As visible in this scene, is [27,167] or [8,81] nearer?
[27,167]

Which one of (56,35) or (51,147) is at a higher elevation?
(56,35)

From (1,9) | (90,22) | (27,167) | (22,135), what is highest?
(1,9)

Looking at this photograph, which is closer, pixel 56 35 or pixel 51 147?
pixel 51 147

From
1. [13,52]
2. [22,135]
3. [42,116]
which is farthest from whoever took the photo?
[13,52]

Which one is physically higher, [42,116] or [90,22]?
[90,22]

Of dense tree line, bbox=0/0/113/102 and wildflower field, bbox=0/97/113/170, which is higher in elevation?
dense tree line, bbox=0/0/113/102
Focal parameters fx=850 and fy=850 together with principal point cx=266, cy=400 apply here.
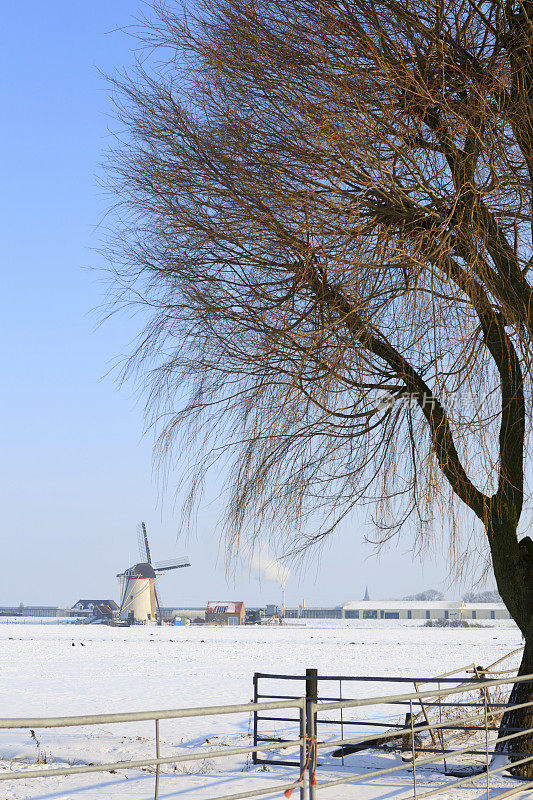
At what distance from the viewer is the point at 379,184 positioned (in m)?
5.77

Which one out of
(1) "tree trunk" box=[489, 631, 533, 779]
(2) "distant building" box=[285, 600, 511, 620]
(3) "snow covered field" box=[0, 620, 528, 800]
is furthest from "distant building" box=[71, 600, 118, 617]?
(1) "tree trunk" box=[489, 631, 533, 779]

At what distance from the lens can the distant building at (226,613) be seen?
359 feet

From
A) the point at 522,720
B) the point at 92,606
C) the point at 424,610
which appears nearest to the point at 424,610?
the point at 424,610

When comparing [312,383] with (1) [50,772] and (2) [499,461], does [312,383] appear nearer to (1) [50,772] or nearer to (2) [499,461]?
(2) [499,461]

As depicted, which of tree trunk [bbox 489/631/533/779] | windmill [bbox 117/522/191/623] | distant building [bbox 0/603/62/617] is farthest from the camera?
distant building [bbox 0/603/62/617]

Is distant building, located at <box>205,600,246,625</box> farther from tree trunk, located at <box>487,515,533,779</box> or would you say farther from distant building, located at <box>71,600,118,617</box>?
tree trunk, located at <box>487,515,533,779</box>

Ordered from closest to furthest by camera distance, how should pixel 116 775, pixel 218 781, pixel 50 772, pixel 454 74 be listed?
1. pixel 50 772
2. pixel 454 74
3. pixel 218 781
4. pixel 116 775

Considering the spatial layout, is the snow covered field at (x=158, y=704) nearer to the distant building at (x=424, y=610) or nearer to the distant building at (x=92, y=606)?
the distant building at (x=92, y=606)

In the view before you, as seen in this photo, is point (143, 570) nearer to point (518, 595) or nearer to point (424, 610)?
point (424, 610)

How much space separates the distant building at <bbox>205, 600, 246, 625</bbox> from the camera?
109 m

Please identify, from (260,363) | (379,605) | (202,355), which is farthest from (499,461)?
(379,605)

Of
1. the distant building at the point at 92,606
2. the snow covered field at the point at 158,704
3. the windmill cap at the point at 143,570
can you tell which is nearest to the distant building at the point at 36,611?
the distant building at the point at 92,606

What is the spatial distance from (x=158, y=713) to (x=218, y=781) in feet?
17.8

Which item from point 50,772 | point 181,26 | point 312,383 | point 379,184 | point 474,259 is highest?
point 181,26
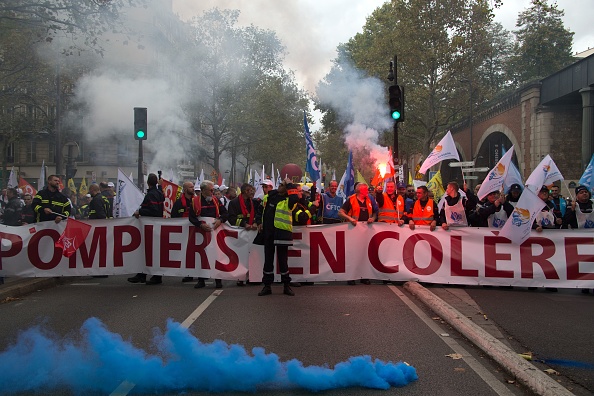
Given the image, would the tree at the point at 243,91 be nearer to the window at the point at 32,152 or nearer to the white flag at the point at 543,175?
the window at the point at 32,152

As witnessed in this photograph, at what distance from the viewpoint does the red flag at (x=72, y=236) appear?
9.67 meters

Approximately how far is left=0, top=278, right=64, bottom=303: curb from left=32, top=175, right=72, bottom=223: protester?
3.43 feet

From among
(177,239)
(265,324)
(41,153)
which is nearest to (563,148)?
(177,239)

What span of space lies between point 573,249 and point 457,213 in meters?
1.85

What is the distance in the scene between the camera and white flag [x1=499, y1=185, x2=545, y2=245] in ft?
28.1

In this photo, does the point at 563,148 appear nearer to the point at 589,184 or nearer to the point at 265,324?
the point at 589,184

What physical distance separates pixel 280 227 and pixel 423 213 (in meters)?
2.70

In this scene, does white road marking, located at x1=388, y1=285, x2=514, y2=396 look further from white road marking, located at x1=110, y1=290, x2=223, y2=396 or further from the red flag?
the red flag

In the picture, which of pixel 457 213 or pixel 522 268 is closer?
pixel 522 268

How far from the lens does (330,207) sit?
12.5 m

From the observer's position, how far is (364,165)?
43.0 meters

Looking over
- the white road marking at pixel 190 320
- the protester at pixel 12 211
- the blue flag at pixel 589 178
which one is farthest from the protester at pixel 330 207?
the protester at pixel 12 211

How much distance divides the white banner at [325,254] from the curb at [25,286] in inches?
6.7

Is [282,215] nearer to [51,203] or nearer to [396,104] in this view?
[51,203]
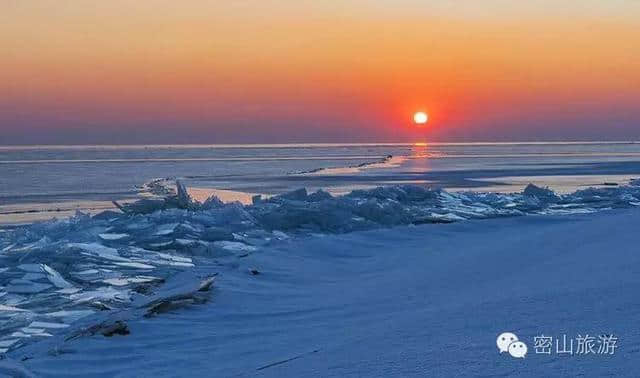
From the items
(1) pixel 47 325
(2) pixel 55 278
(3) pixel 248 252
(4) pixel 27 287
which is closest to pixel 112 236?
(3) pixel 248 252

- **AIM**
Please put the lines from the one with "As witnessed in" to the one with "43.0 meters", both included, into a Markdown table with the columns No. and Entry line, numbering each line and skipping blank ones.

- **OUTPUT FOR THIS TASK**
| No. | Entry line |
|---|---|
| 1 | As witnessed in this photograph, at what distance from the viewpoint does the red flag at (x=72, y=236) appear? |
| 2 | 9.67 meters |
| 3 | Approximately how far is left=0, top=278, right=64, bottom=303: curb from left=32, top=175, right=72, bottom=223: protester? |
| 4 | 3.43 feet |
| 5 | From among |
| 6 | (177,239) |
| 7 | (265,324) |
| 8 | (41,153) |
| 9 | which is nearest to (563,148)? |
| 10 | (177,239) |
| 11 | What span of space lies between point 573,249 and point 457,213 in meters? |
| 12 | 1.85 |
| 13 | What is the distance in the scene between the camera and white flag [x1=499, y1=185, x2=545, y2=245] in ft? |
| 14 | 28.1 |
| 15 | In this photo, does the point at 563,148 appear nearer to the point at 589,184 or nearer to the point at 265,324? |
| 16 | the point at 589,184 |
| 17 | What physical distance separates pixel 280 227 and pixel 423 213 (in meters)? |
| 18 | 2.70 |
| 19 | In this scene, does white road marking, located at x1=388, y1=285, x2=514, y2=396 look further from white road marking, located at x1=110, y1=290, x2=223, y2=396 or further from the red flag? |
| 20 | the red flag |
| 21 | In the picture, which of pixel 457 213 or pixel 522 268 is closer? |
| 22 | pixel 522 268 |
| 23 | How far from the lens does (330,207) sit? |
| 24 | 12.5 m |
| 25 | From the observer's position, how far is (364,165)? |
| 26 | 43.0 meters |